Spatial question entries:
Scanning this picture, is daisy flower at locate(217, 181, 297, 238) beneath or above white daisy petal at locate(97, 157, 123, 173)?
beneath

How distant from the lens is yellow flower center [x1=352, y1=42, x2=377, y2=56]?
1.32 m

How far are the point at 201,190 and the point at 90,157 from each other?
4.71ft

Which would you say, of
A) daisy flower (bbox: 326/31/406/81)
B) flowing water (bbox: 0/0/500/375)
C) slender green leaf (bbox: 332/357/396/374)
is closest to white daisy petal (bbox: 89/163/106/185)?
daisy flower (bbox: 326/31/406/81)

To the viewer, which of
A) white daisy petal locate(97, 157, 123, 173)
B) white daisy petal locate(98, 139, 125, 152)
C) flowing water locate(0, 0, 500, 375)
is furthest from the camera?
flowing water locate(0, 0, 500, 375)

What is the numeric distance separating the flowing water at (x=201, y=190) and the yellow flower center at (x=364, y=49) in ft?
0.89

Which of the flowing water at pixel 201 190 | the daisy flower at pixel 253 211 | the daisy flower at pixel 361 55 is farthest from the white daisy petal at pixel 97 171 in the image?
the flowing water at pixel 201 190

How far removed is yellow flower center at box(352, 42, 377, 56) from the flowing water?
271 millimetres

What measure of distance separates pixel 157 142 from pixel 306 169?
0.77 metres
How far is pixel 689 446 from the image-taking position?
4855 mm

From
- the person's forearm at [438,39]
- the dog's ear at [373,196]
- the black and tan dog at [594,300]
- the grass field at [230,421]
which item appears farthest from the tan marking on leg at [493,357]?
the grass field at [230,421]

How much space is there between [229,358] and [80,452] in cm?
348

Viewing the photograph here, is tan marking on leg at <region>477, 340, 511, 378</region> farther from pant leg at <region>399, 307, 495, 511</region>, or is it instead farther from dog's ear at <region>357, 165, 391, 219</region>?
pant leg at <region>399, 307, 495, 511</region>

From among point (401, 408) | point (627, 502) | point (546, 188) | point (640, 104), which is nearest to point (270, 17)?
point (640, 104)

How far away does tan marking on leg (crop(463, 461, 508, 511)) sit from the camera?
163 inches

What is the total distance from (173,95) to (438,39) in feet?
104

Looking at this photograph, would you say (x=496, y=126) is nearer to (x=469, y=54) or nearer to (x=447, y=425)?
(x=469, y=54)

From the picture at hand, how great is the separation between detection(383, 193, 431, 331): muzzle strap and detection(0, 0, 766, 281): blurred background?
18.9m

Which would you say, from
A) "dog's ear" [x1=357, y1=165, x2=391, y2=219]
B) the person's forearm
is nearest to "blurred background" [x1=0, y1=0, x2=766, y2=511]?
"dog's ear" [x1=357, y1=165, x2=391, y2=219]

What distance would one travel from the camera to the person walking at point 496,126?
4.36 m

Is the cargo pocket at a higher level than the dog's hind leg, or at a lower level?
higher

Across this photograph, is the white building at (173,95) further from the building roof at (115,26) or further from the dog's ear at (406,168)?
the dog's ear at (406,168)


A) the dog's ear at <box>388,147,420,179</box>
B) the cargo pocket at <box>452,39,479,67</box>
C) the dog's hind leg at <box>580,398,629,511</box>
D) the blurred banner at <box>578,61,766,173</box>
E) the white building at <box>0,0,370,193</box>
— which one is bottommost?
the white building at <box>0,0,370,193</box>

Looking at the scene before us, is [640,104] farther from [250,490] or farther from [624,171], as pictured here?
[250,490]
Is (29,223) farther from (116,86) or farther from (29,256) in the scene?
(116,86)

Aim of the task:
Convert the stretch of items from the line containing "What is the total" through the end of the items into a two-column CSV with the headers item_text and answer. Give one row per item, with each field quoted and line breaks replaced by spaces.

Complete output:
item_text,answer
"What is the total distance from (173,95) to (438,39) in feet?","104"
"Looking at this photograph, would you say (x=496, y=126) is nearer to (x=469, y=54) or nearer to (x=447, y=425)?","(x=469, y=54)"
"From the picture at hand, how great is the separation between detection(383, 193, 431, 331): muzzle strap and detection(0, 0, 766, 281): blurred background?","18.9m"
"Which would you say, from A) ""dog's ear"" [x1=357, y1=165, x2=391, y2=219] B) the person's forearm is nearest to ""blurred background"" [x1=0, y1=0, x2=766, y2=511]?","""dog's ear"" [x1=357, y1=165, x2=391, y2=219]"
"What distance would one travel from the camera to the person walking at point 496,126?","4.36 m"
"Is the cargo pocket at a higher level than the dog's hind leg, or at a lower level?","higher"
"Across this photograph, is the white building at (173,95) further from the building roof at (115,26) or further from the dog's ear at (406,168)?","the dog's ear at (406,168)"
"A) the dog's ear at <box>388,147,420,179</box> B) the cargo pocket at <box>452,39,479,67</box> C) the dog's hind leg at <box>580,398,629,511</box> D) the blurred banner at <box>578,61,766,173</box> E) the white building at <box>0,0,370,193</box> — which one is bottommost?","the white building at <box>0,0,370,193</box>"
"Looking at the scene before us, is [640,104] farther from [250,490] or farther from [624,171], as pictured here?","[250,490]"
"Is (29,223) farther from (116,86) or farther from (29,256) in the scene?","(116,86)"